(Urda Alice Klueger)
Às vezes, pessoas jovens com quem convivo me perguntam se eu fui hippie. Eu fico me questionando: fui? Não fui? Bem, eu não botei a mochila nas costas e fui para as estradas, como os hippies faziam, nem sentei em praças a fazer artesanato, nem vivi em fazendas comunitárias – na verdade, em todo o tempo em que as coisas estavam acontecendo, eu continuei a levar uma vida de pequena burguesa, em Blumenau, primeiro estudando, depois trabalhando e estudando, e sei que o meu pai jamais deixaria que eu botasse a mochila nas costas e saísse pelo mundo.
Por outro lado, eu estava ligadíssima em tudo o que acontecia: era adolescente quando chegaram as primeiras notícias sobre o movimento hippie, e quase fiquei adulta antes que ele terminasse. Minhas antenas estavam todas voltadas para aqueles jovens que estavam botando em xeque todos os valores pré-estabelecidos, que estavam derrubando tabus e preconceitos, e tudo o que eu queria na vida era ser como eles. Na verdade, absorvi ao máximo a filosofia hippie, e quando me perguntam se fui hippie ou não, acabo pensando cá comigo : De uma certa forma, eu sou hippie até hoje!
Daí, um dia, logo depois de 1970, o movimento hippie chegou em Blumenau. Os hippies tinham rotas pré-estabelecidas: do Rio desciam para a Ilha do Mel/PR, e de lá a Florianópolis, e de lá enveredavam para o Rio Grande do Sul e a Argentina, e depois iam conhecer mais coisas na América do Sul, e acabavam voltando ao Brasil via Bolívia. Em algum momento, no começo da década de setenta, eles colocaram Blumenau nessa rota, e foi lindo!

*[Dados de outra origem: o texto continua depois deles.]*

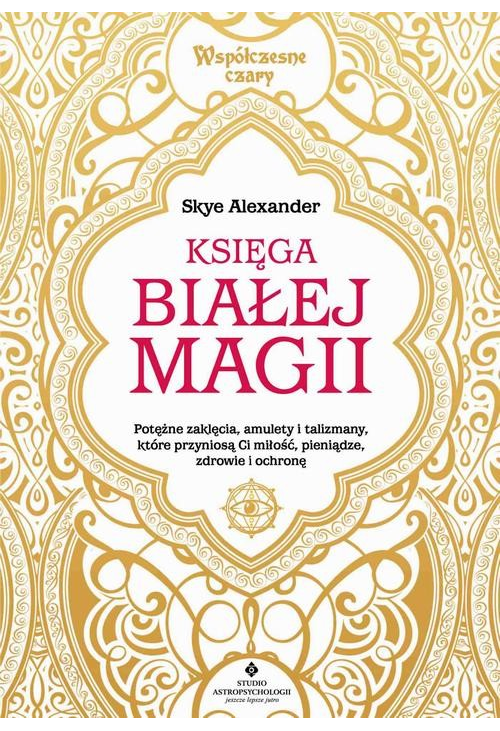 Współczesne czary

Skye Alexander

KSIĘGA
BIAŁEJ
MAGII

Potężne zaklęcia, amulety i talizmany, które przyniosą Ci miłość, pieniądze, zdrowie i ochronę

STUDIO ASTROPSYCHOLOGII
jeszcze lepsze jutro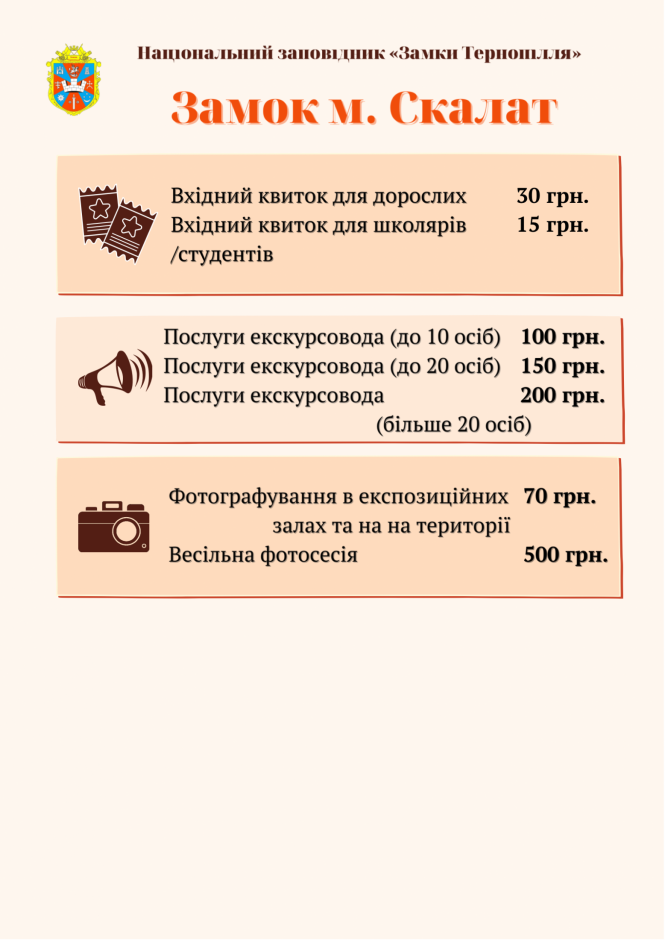 Національний заповідник «Замки Тернопілля»

Замок м. Скалат

Вхідний квиток для дорослих 30 грн.
Вхідний квиток для школярів /студентів 15 грн.

Послуги екскурсовода (до 10 осіб) 100 грн.
Послуги екскурсовода (до 20 осіб) 150 грн.
Послуги екскурсовода (більше 20 осіб) 200 грн.

Фотографування в експозиційних залах та на на території 70 грн.
Весільна фотосесія 500 грн.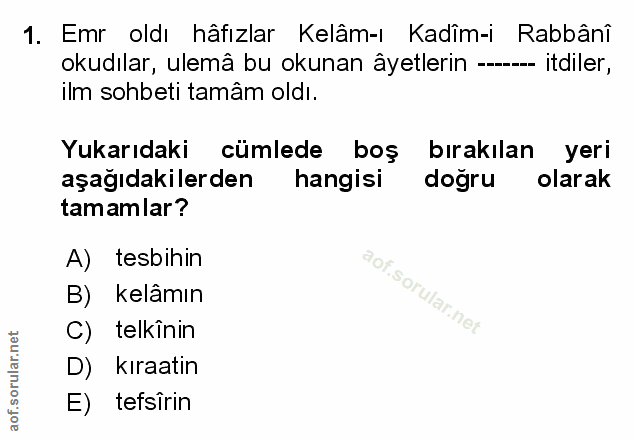 1. Emr oldı hâfızlar Kelâm-ı Kadîm-i Rabbânî okudılar, ulemâ bu okunan âyetlerin ------- itdiler, ilm sohbeti tamâm oldı.

Yukarıdaki cümlede boş bırakılan yeri aşağıdakilerden hangisi doğru olarak tamamlar?

A) tesbihin
B) kelâmın
C) telkînin
D) kıraatin
E) tefsîrin

aof.sorular.net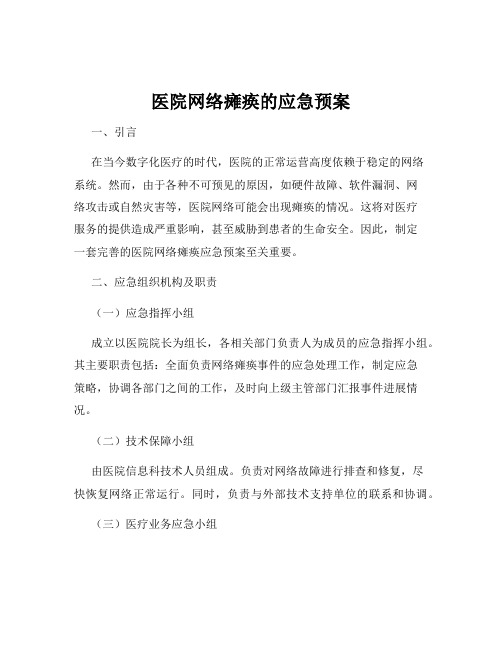 医院网络瘫痪的应急预案

一、引言

在当今数字化医疗的时代，医院的正常运营高度依赖于稳定的网络系统。然而，由于各种不可预见的原因，如硬件故障、软件漏洞、网络攻击或自然灾害等，医院网络可能会出现瘫痪的情况。这将对医疗服务的提供造成严重影响，甚至威胁到患者的生命安全。因此，制定一套完善的医院网络瘫痪应急预案至关重要。

二、应急组织机构及职责

（一）应急指挥小组

成立以医院院长为组长，各相关部门负责人为成员的应急指挥小组。其主要职责包括：全面负责网络瘫痪事件的应急处理工作，制定应急策略，协调各部门之间的工作，及时向上级主管部门汇报事件进展情况。

（二）技术保障小组

由医院信息科技术人员组成。负责对网络故障进行排查和修复，尽快恢复网络正常运行。同时，负责与外部技术支持单位的联系和协调。

（三）医疗业务应急小组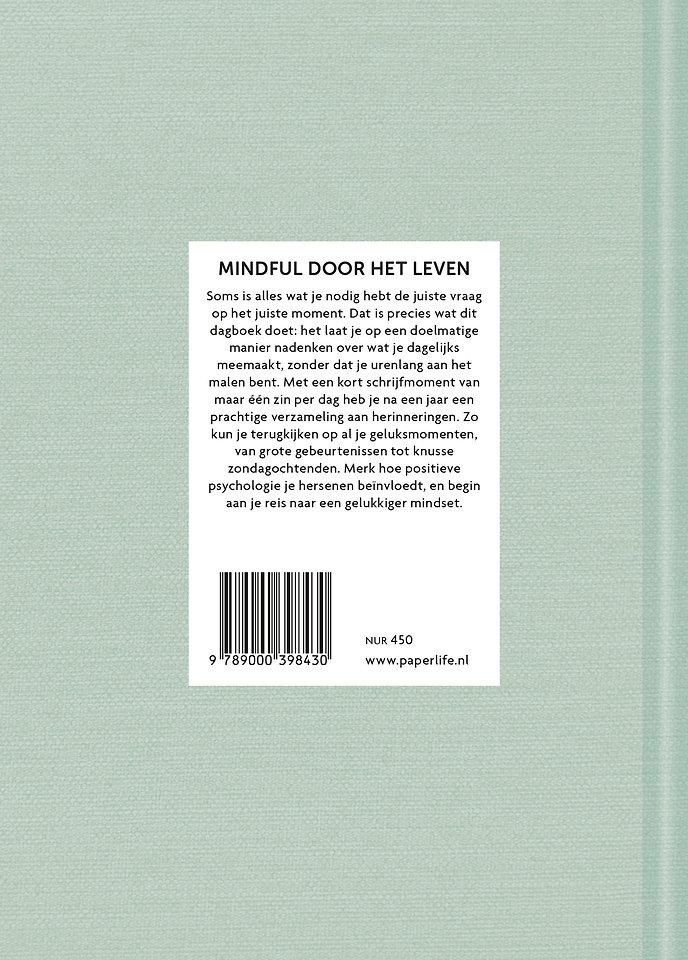 MINDFUL DOOR HET LEVEN

Soms is alles wat je nodig hebt de juiste vraag op het juiste moment. Dat is precies wat dit dagboek doet: het laat je op een doelmatige manier nadenken over wat je dagelijks meemaakt, zonder dat je urenlang aan het malen bent. Met een kort schrijfmoment van maar één zin per dag heb je na een jaar een prachtige verzameling aan herinneringen. Zo kun je terugkijken op al je geluksmomenten, van grote gebeurtenissen tot knusse zondagochtenden. Merk hoe positieve psychologie je hersenen beïnvloedt, en begin aan je reis naar een gelukkiger mindset.

9 789000 398430

NUR 450

www.paperlife.nl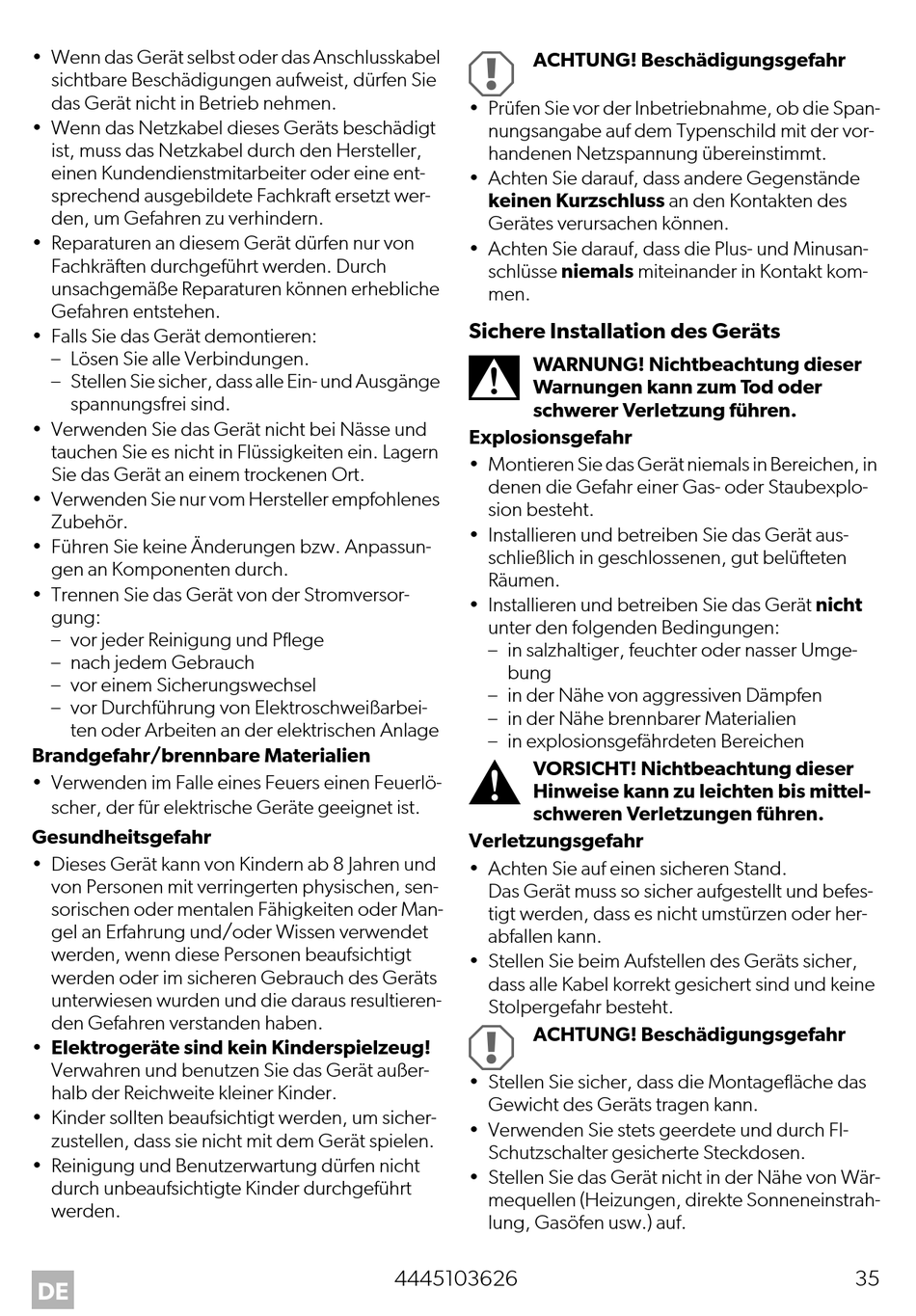 • Wenn das Gerät selbst oder das Anschlusskabel sichtbare Beschädigungen aufweist, dürfen Sie das Gerät nicht in Betrieb nehmen.
• Wenn das Netzkabel dieses Geräts beschädigt ist, muss das Netzkabel durch den Hersteller, einen Kundendienstmitarbeiter oder eine entsprechend ausgebildete Fachkraft ersetzt werden, um Gefahren zu verhindern.
• Reparaturen an diesem Gerät dürfen nur von Fachkräften durchgeführt werden. Durch unsachgemäße Reparaturen können erhebliche Gefahren entstehen.
• Falls Sie das Gerät demontieren:
– Lösen Sie alle Verbindungen.
– Stellen Sie sicher, dass alle Ein- und Ausgänge spannungsfrei sind.
• Verwenden Sie das Gerät nicht bei Nässe und tauchen Sie es nicht in Flüssigkeiten ein. Lagern Sie das Gerät an einem trockenen Ort.
• Verwenden Sie nur vom Hersteller empfohlenes Zubehör.
• Führen Sie keine Änderungen bzw. Anpassungen an Komponenten durch.
• Trennen Sie das Gerät von der Stromversorgung:
– vor jeder Reinigung und Pflege
– nach jedem Gebrauch
– vor einem Sicherungswechsel
– vor Durchführung von Elektroschweißarbeiten oder Arbeiten an der elektrischen Anlage

Brandgefahr/brennbare Materialien
• Verwenden im Falle eines Feuers einen Feuerlöscher, der für elektrische Geräte geeignet ist.

Gesundheitsgefahr
• Dieses Gerät kann von Kindern ab 8 Jahren und von Personen mit verringerten physischen, sensorischen oder mentalen Fähigkeiten oder Mangel an Erfahrung und/oder Wissen verwendet werden, wenn diese Personen beaufsichtigt werden oder im sicheren Gebrauch des Geräts unterwiesen wurden und die daraus resultierenden Gefahren verstanden haben.
• Elektrogeräte sind kein Kinderspielzeug! Verwahren und benutzen Sie das Gerät außerhalb der Reichweite kleiner Kinder.
• Kinder sollten beaufsichtigt werden, um sicherzustellen, dass sie nicht mit dem Gerät spielen.
• Reinigung und Benutzerwartung dürfen nicht durch unbeaufsichtigte Kinder durchgeführt werden.

ACHTUNG! Beschädigungsgefahr
• Prüfen Sie vor der Inbetriebnahme, ob die Spannungsangabe auf dem Typenschild mit der vorhandenen Netzspannung übereinstimmt.
• Achten Sie darauf, dass andere Gegenstände keinen Kurzschluss an den Kontakten des Gerätes verursachen können.
• Achten Sie darauf, dass die Plus- und Minusanschlüsse niemals miteinander in Kontakt kommen.

Sichere Installation des Geräts

WARNUNG! Nichtbeachtung dieser Warnungen kann zum Tod oder schwerer Verletzung führen.

Explosionsgefahr
• Montieren Sie das Gerät niemals in Bereichen, in denen die Gefahr einer Gas- oder Staubexplosion besteht.
• Installieren und betreiben Sie das Gerät ausschließlich in geschlossenen, gut belüfteten Räumen.
• Installieren und betreiben Sie das Gerät nicht unter den folgenden Bedingungen:
– in salzhaltiger, feuchter oder nasser Umgebung
– in der Nähe von aggressiven Dämpfen
– in der Nähe brennbarer Materialien
– in explosionsgefährdeten Bereichen

VORSICHT! Nichtbeachtung dieser Hinweise kann zu leichten bis mittelschweren Verletzungen führen.

Verletzungsgefahr
• Achten Sie auf einen sicheren Stand. Das Gerät muss so sicher aufgestellt und befestigt werden, dass es nicht umstürzen oder herabfallen kann.
• Stellen Sie beim Aufstellen des Geräts sicher, dass alle Kabel korrekt gesichert sind und keine Stolpergefahr besteht.

ACHTUNG! Beschädigungsgefahr
• Stellen Sie sicher, dass die Montagefläche das Gewicht des Geräts tragen kann.
• Verwenden Sie stets geerdete und durch FI-Schutzschalter gesicherte Steckdosen.
• Stellen Sie das Gerät nicht in der Nähe von Wärmequellen (Heizungen, direkte Sonneneinstrahlung, Gasöfen usw.) auf.

DE
4445103626
35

Eles chegavam sem pressa a Blumenau, e hospedavam-se num hotelzinho da Rua Ângelo Dias chamado Hotel Braz, e passavam os dias na escadaria da Igreja Matriz, fazendo os mais diferentes tipos de artesanato, tocando violão, compondo poemas, filosofando e se curtindo. E eu daria um braço para poder ficar lá com eles, só que, pequena burguesa que era, tinha que ir trabalhar.
Nos finais de tarde, porém, parava diante da escadaria da Igreja, e ficava de papo com eles. Surgiram amizades daí, e os hippies começaram a ir lá em casa jantar. Meus pais tinham se mudado para a praia, e eu e minha irmã Margaret morávamos num apertamento na Rua XV de Novembro 1398, a principal de Blumenau. Com certeza, se morássemos, ainda, com nossos pais, as coisas teriam sido diferentes – mas em pleno movimento hippie blumenauense, Margaret e eu estávamos morando sozinhas – uma maravilha!
Nosso apertamento virou ponto de jantar de muitos hippies – porque eles estavam sempre indo ou chegando de algum outro lugar, e as amizades não duravam muito tempo. Estávamos, naquele tempo, num período de baixíssima inflação, e tínhamos bons salários, o que resultava em esmerados jantares feitos de camarão e outras coisas boas.
Nossos amigos andavam sempre meio esfomeados, e era um prazer cozinhar para eles. Nós entrávamos com a comida, e eles entravam com as histórias, e quantas histórias tinham para contar! A maioria deles tinha viajado muito, e contavam para nós as coisas do Brasil e da América, e alguns tinham viajado inclusive pela Europa, e era um nunca acabar de contar coisas. Discutíamos música e coisas filosóficas, falávamos mal da Guerra do Vietnã e dos preconceitos da sociedade – eram noites estimulantíssimas!
Naquele tempo, porém, se dormia cedo. Meia noite era uma hora tardia, e era por essa hora que eu anunciava : Gente, hora de dormir!
E nossos amigos se despediam e iam escada abaixo, mas quantas coisas e quantas experiências nos deixavam! Quantas coisas, na minha vida de hoje, ainda são influenciadas por aqueles papos e por aquele tempo! Eram doces amigos que foram educados e gentis, sequer alguma vez acenderam um baseado na nossa cozinha. E como os mais velhos falavam mal deles!
Acho que fui uma felizarda pelo contacto com eles. E afirmo, hoje, com orgulho, que o movimento hippie passou pela minha cozinha!